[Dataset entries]
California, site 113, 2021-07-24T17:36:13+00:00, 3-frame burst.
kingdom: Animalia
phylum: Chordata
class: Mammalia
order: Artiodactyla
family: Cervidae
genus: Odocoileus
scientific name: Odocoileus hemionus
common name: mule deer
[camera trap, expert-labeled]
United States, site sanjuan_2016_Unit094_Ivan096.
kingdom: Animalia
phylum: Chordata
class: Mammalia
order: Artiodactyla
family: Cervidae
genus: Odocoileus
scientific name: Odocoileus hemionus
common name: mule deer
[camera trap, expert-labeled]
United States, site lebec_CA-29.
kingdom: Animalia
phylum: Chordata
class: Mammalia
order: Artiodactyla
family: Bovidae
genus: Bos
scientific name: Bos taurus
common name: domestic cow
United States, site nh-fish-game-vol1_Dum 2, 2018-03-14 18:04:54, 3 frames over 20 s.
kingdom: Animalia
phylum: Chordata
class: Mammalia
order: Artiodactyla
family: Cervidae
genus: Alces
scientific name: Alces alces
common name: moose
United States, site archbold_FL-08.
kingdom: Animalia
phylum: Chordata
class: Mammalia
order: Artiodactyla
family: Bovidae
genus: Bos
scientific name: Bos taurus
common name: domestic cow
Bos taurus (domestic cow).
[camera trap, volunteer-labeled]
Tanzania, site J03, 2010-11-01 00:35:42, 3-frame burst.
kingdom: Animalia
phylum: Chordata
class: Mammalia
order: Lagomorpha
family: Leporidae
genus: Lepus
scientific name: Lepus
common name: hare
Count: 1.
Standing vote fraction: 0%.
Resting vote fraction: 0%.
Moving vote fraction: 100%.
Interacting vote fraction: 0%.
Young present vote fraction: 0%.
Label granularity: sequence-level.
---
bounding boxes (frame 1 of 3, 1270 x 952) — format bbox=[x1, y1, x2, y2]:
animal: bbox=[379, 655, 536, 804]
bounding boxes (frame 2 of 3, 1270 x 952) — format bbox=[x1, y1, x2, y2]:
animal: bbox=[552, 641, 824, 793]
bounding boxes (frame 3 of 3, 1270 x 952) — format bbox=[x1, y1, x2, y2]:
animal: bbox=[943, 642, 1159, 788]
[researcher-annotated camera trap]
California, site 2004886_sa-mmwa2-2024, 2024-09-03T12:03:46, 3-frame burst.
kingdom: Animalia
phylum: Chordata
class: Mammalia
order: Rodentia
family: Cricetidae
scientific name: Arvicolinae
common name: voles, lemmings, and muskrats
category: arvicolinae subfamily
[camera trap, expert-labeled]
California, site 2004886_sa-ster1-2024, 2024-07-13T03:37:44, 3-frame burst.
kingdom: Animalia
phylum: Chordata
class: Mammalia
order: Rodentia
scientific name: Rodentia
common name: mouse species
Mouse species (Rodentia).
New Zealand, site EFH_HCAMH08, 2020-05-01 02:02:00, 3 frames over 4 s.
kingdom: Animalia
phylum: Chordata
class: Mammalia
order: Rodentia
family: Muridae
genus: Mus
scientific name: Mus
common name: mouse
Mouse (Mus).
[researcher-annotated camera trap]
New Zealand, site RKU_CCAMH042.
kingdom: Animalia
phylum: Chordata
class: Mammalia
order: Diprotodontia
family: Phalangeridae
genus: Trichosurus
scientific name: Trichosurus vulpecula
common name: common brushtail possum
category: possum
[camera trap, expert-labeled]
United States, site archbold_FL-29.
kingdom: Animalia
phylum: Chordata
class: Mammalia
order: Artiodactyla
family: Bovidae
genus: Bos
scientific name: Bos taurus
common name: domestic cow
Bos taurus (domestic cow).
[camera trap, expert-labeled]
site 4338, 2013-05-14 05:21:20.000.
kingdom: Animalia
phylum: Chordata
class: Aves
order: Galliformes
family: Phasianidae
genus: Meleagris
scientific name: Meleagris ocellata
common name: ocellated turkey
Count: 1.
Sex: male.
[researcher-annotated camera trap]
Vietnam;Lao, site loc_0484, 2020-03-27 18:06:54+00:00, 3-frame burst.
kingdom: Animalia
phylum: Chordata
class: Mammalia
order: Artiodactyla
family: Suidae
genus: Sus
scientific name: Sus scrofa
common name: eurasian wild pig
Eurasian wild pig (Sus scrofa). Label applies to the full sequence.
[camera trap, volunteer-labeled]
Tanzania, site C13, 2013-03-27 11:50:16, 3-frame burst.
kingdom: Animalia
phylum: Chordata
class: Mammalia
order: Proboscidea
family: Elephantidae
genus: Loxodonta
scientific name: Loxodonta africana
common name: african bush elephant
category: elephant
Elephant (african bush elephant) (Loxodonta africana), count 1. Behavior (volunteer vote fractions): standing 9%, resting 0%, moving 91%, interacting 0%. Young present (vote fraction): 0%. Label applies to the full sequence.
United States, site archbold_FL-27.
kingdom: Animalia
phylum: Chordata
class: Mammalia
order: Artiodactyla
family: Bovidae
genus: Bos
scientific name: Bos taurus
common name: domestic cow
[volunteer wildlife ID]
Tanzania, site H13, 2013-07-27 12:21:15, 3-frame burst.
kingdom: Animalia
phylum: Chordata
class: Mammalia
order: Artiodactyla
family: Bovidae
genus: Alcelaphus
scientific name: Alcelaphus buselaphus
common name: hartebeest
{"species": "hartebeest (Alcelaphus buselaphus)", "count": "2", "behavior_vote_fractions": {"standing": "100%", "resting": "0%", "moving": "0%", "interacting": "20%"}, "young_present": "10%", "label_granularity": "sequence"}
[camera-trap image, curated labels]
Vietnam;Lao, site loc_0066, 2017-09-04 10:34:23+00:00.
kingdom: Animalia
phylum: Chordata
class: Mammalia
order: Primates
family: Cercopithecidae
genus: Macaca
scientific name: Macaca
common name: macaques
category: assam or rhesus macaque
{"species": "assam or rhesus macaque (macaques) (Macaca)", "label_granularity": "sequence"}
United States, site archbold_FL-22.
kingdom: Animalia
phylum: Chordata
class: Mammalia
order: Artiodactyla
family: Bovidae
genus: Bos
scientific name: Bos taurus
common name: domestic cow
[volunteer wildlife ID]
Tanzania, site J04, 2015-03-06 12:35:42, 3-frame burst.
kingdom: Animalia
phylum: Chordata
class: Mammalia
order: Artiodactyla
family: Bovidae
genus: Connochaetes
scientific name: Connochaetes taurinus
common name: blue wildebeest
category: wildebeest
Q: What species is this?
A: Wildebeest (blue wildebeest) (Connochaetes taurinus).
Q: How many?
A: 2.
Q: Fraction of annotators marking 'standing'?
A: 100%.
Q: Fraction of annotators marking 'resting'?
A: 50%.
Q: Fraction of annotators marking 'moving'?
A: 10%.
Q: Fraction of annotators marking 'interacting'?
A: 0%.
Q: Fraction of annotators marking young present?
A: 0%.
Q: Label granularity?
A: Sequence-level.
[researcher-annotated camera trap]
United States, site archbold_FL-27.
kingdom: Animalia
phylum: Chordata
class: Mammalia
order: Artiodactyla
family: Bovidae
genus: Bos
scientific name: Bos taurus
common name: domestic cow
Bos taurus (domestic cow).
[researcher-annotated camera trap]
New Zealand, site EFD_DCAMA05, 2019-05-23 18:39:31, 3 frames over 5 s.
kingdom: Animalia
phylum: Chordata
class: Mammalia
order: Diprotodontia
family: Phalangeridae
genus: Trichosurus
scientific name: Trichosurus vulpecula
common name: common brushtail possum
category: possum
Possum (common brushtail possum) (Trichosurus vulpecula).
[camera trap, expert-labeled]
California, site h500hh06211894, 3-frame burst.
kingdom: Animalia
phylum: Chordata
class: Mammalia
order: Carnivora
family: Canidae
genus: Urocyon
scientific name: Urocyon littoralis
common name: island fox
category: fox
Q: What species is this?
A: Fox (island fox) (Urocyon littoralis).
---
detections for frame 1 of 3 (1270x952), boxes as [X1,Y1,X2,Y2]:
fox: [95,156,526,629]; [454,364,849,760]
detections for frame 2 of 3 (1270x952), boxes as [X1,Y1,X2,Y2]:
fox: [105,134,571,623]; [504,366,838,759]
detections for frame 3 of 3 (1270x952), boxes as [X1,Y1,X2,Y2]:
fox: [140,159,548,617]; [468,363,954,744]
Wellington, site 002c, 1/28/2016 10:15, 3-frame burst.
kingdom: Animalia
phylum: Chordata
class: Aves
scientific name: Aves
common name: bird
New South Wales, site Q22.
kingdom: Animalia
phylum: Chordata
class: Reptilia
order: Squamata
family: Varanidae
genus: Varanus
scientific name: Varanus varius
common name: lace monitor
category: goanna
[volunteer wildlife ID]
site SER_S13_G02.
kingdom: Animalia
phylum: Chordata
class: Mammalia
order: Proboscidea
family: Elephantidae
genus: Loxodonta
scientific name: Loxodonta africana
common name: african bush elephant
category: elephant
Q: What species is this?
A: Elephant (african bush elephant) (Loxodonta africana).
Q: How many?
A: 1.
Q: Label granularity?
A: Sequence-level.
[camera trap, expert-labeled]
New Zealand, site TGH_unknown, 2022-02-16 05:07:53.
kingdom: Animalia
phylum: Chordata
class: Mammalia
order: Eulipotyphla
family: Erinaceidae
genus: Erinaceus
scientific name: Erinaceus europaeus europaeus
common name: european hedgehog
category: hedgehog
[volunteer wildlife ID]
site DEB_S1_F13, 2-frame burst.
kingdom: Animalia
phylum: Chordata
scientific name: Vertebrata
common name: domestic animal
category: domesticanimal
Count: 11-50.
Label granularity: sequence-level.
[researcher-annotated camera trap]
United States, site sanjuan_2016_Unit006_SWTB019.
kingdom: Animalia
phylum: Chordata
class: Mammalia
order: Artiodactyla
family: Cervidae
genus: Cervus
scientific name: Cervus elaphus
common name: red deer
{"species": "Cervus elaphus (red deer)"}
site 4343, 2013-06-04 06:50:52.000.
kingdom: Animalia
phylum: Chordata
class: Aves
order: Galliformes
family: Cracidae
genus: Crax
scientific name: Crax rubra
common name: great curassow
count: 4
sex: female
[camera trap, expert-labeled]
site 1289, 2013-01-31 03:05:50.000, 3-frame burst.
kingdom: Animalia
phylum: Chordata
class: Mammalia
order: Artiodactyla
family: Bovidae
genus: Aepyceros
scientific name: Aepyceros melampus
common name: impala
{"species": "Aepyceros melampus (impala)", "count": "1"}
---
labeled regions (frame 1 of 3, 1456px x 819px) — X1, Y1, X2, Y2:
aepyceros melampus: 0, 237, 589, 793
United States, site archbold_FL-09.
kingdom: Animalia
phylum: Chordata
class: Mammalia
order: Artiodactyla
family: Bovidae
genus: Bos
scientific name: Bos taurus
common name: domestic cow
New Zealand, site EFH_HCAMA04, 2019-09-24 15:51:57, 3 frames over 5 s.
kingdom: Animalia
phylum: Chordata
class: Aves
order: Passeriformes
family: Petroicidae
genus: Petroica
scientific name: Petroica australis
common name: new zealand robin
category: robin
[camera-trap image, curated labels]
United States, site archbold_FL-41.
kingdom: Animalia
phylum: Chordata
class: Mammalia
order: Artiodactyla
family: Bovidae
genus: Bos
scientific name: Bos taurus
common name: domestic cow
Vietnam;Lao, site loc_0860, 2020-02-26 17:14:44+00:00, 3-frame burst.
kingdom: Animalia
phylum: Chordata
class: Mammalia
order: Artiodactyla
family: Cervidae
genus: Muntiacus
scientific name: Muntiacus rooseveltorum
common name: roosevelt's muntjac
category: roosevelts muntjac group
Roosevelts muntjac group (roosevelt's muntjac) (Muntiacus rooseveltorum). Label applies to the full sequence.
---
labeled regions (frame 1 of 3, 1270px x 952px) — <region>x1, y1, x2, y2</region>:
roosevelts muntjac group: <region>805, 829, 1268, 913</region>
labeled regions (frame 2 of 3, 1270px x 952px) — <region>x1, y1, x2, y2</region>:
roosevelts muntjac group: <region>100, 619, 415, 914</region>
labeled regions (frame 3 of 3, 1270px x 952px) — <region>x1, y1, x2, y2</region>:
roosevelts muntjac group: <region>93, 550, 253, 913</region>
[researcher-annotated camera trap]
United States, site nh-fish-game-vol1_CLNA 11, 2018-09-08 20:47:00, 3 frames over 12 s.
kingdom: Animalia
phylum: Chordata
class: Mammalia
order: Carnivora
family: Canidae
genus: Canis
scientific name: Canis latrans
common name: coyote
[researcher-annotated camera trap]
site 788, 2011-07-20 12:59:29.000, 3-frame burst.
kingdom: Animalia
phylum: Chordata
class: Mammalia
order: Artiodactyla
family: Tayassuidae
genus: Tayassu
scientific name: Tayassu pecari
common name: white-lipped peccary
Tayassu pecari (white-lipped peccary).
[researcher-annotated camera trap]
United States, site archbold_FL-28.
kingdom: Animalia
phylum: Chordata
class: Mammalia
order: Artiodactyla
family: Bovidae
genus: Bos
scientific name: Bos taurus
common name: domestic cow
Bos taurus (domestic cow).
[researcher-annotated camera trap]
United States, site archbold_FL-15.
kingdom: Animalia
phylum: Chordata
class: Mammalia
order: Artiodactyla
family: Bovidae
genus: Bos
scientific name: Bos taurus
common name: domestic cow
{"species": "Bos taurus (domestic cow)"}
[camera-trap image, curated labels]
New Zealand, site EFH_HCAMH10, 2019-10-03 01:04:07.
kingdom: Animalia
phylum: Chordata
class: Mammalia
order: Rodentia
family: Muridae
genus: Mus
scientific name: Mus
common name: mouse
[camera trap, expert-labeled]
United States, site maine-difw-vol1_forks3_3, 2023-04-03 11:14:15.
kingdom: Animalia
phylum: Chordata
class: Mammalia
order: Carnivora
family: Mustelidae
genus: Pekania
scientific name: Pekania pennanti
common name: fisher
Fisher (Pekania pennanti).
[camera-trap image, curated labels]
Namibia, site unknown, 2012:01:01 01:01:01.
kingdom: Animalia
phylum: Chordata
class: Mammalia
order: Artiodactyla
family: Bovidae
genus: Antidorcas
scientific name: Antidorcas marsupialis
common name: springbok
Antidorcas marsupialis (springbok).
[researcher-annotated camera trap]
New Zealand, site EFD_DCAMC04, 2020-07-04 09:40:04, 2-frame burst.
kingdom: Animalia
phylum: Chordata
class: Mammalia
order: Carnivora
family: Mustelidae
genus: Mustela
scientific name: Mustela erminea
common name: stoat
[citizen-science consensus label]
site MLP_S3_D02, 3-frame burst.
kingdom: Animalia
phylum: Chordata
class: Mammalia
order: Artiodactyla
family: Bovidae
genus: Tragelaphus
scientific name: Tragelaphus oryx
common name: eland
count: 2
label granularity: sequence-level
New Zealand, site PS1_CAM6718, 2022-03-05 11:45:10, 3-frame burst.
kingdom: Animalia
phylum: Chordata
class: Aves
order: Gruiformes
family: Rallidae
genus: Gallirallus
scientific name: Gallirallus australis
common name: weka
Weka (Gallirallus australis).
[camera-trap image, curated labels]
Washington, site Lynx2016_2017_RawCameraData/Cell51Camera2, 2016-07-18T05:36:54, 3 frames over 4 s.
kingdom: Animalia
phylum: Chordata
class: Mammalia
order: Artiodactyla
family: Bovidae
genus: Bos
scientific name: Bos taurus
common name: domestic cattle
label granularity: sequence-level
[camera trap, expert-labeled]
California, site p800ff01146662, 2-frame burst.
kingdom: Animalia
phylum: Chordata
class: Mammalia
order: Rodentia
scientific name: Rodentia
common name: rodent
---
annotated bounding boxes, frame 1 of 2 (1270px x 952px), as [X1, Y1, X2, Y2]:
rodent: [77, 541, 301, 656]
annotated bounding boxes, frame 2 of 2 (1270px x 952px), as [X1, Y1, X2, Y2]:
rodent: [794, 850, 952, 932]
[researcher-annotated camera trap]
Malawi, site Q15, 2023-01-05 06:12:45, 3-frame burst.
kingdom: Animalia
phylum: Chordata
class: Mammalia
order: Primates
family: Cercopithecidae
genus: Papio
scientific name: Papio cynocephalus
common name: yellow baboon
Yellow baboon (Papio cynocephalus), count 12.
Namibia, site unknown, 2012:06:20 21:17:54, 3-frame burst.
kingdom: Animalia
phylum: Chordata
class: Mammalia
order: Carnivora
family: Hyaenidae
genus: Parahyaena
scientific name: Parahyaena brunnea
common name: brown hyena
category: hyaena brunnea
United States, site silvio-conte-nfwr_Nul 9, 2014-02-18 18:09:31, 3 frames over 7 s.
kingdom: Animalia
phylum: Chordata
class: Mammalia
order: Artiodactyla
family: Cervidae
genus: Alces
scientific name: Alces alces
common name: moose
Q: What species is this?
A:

■ The task
Return all lines from the data above with "Alcelaphus" in them.

■ Output of the task
genus: Alcelaphus
scientific name: Alcelaphus buselaphus
{"species": "hartebeest (Alcelaphus buselaphus)", "count": "2", "behavior_vote_fractions": {"standing": "100%", "resting": "0%", "moving": "0%", "interacting": "20%"}, "young_present": "10%", "label_granularity": "sequence"}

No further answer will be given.